Dask with tls connection can not end the program with to_parquet method


I am using dask to process 10 files which the size of each file is about 142MB. I build a method with delayed tag, following is an example:

@dask.delayed
def process_one_file(input_file_path, save_path):
   res = []
   for line in open(input_file_path):
       res.append(line)
   df = pd.DataFrame(line)
   df.to_parquet(save_path+os.path.basename(input_file_path))

if __name__ == '__main__':
    client = ClusterClient()
    input_dir = ""
    save_dir = ""
    print("start to process")
    cvss = [process_one_file(input_dir+filename, save_dir) for filename in os.listdir(input_dir)]
    dask.compute(csvs)

However, dask does not always run successfully. After processing all files, the program often hangs.
I used the command line to run the program. The program often huangs after printing start to process. I know the program runs correctly, since I can see all output files after a while. But the program never stops. If I disabled tls, the program can run successfully. It was so strange that dask can not stop the program if I enable tls connection. How can I solve it?

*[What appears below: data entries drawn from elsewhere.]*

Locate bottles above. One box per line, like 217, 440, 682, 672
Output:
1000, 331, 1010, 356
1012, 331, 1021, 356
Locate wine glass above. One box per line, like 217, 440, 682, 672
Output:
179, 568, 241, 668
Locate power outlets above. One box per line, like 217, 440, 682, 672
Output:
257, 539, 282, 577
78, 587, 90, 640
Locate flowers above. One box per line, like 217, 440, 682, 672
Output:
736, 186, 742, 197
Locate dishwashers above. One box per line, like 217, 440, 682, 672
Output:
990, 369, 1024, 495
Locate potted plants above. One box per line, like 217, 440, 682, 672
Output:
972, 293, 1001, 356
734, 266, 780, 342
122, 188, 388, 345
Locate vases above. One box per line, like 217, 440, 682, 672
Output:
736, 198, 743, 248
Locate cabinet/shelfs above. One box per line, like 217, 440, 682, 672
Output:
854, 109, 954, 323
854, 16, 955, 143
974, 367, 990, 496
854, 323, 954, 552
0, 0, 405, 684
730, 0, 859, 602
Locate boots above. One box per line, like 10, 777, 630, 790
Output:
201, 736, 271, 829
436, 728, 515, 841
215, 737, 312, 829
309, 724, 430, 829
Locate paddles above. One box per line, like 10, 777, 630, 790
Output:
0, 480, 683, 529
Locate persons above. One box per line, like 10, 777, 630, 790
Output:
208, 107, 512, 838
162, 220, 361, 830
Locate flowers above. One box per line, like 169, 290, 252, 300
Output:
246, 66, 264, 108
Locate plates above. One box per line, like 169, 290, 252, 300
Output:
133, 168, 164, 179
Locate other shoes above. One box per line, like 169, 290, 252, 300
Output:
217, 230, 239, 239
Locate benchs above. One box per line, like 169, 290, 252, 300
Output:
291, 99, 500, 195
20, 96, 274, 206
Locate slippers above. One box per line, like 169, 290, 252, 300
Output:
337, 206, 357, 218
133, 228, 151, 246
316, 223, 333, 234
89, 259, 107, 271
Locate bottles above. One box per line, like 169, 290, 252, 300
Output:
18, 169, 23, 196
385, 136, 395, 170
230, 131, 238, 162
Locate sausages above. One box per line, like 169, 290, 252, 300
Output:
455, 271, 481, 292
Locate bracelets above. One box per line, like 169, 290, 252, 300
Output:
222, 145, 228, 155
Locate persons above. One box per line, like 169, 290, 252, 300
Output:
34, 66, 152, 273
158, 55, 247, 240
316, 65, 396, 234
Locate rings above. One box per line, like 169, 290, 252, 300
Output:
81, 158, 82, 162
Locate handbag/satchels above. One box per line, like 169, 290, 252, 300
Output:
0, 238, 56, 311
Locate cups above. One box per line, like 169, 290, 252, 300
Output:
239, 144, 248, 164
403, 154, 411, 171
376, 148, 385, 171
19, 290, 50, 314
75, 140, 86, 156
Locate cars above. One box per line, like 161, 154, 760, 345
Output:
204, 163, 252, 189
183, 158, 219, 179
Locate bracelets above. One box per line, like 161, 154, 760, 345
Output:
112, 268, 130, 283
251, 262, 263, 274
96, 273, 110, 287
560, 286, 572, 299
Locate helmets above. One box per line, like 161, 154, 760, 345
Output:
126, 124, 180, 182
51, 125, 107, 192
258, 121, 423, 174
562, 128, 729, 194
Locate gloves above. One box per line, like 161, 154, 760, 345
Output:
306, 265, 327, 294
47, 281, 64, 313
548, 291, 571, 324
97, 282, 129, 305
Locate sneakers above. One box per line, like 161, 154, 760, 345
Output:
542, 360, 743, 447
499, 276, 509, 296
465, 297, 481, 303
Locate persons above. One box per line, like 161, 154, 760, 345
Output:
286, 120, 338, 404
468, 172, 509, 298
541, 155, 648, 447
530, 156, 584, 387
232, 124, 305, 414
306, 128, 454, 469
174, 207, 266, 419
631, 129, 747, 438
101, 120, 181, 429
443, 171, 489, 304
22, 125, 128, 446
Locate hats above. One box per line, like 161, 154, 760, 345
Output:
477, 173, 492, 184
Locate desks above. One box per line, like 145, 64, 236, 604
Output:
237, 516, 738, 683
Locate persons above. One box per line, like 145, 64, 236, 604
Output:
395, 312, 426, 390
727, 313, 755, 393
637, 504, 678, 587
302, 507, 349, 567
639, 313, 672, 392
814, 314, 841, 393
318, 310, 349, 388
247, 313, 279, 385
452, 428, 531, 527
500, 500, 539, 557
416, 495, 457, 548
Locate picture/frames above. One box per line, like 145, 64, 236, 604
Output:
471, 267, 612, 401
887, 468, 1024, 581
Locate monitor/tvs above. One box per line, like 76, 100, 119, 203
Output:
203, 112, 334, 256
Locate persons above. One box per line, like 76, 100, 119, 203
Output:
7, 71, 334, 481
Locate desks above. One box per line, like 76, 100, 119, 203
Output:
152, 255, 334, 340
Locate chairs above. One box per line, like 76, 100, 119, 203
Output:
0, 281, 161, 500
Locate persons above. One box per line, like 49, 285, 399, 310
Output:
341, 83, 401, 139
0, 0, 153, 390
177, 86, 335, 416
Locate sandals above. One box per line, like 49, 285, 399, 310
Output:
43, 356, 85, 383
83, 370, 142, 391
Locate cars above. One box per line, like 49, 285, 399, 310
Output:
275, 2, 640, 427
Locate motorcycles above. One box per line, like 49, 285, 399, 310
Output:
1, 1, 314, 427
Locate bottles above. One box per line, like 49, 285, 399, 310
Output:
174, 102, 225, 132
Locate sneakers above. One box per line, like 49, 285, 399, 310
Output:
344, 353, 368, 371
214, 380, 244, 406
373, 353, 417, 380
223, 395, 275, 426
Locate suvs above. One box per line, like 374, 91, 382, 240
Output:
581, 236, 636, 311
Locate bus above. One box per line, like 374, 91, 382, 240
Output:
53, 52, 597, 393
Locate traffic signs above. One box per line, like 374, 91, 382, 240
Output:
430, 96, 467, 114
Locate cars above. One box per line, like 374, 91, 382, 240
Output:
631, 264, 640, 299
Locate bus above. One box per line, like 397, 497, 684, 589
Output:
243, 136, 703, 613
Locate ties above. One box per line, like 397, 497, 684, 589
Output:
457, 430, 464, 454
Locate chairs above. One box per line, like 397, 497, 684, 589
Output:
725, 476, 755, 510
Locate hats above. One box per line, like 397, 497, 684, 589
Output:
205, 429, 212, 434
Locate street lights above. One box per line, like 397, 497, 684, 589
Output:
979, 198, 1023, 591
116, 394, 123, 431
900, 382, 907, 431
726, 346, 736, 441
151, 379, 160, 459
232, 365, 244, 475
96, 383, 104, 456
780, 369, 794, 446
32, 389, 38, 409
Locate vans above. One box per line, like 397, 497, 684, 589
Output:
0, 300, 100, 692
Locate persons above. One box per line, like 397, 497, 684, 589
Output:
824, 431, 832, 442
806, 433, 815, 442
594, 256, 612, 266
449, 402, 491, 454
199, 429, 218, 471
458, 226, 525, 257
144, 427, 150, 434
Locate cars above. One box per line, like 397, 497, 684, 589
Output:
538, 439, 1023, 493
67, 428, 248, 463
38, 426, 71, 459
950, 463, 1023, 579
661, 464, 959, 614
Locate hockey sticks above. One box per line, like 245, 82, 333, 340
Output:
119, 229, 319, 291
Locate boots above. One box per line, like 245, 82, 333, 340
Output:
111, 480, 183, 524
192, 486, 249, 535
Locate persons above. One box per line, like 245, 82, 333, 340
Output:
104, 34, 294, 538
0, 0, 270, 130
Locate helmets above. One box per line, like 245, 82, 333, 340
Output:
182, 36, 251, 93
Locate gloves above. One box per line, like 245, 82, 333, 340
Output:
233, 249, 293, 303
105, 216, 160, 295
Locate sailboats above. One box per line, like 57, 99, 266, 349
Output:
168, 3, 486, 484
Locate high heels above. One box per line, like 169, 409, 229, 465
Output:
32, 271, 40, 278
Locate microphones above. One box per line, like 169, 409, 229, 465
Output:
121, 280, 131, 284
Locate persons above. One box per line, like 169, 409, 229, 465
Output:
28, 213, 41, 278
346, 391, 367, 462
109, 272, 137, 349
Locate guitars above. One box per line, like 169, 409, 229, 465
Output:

I found that if I add to_parquet method, then the program cannot stop, while if I remove the method, it runs successfully.


Solution

  • I have found the problem. I set 10GB for each process. That means I set memory-limit=10GB. I totally set 2 workers and each has 2 processes. Each process has 2 threads. Thus, each machine will have 4 processes which occupy 40GB. However, my machine only have 32GB. If I lower the memory limit, then the program will run successfully!